● Provided passage
☆ ☆ ☆ ☆

Interleukin (IL)-6 seems to be a promising early marker of overall and postoperative complications and sepsis following elective major abdominal surgery, distinguishing patients at risk as early as on the first postoperative day whereas CRP starts to distinguish from day 3 onward [29]. Another possible marker is preoperative measured intestinal fatty acid-binding protein, which has additional value in the assessment of risk of anastomotic leakage. A combination of CRP with calprotectin also showed high diagnostic accuracy for anastomotic leakage [30]. Unfortunately, data on the added value of these markers in selecting patients with ongoing peritonitis in often already septic patients are not available. Implementation of these markers in close monitoring of patients for ongoing abdominal sepsis definitely deserves additional investigation.

☆ ☆ ☆ ☆

● Given information
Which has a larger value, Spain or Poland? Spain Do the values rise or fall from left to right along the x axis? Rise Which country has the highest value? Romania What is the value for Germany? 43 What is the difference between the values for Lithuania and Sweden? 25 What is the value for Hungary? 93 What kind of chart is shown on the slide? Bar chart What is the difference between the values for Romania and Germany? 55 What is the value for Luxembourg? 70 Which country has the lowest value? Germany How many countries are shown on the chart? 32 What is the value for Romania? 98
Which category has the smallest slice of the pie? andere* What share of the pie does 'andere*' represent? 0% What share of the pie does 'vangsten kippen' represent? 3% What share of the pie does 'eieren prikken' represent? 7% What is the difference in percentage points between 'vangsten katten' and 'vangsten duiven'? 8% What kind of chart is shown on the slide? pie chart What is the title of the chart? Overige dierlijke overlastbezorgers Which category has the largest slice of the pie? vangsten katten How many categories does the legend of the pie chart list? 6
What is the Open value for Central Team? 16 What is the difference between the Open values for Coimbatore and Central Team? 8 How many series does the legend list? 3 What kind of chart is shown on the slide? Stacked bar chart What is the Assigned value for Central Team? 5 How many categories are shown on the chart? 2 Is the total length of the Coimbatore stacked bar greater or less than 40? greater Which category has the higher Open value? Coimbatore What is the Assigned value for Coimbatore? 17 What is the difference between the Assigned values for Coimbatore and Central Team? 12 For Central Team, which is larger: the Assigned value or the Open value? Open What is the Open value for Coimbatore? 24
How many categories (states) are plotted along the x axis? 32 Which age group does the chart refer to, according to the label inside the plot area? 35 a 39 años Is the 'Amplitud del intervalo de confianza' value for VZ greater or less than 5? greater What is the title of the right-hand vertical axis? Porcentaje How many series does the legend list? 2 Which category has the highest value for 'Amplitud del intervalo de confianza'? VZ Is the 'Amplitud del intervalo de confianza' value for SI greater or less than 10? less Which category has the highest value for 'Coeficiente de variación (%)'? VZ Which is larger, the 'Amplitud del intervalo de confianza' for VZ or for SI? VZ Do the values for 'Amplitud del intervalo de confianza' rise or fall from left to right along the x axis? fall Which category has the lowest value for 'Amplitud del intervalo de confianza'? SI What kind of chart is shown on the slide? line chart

☆ ☆ ☆ ☆

● What you should do
Retype the passage on markers of complications after abdominal surgery from "Interleukin (IL)-6 seems" up to and including "deserves additional investigation.". The data were drawn from a different source.

● Reply to the exercise
Interleukin (IL)-6 seems to be a promising early marker of overall and postoperative complications and sepsis following elective major abdominal surgery, distinguishing patients at risk as early as on the first postoperative day whereas CRP starts to distinguish from day 3 onward [29]. Another possible marker is preoperative measured intestinal fatty acid-binding protein, which has additional value in the assessment of risk of anastomotic leakage. A combination of CRP with calprotectin also showed high diagnostic accuracy for anastomotic leakage [30]. Unfortunately, data on the added value of these markers in selecting patients with ongoing peritonitis in often already septic patients are not available. Implementation of these markers in close monitoring of patients for ongoing abdominal sepsis definitely deserves additional investigation.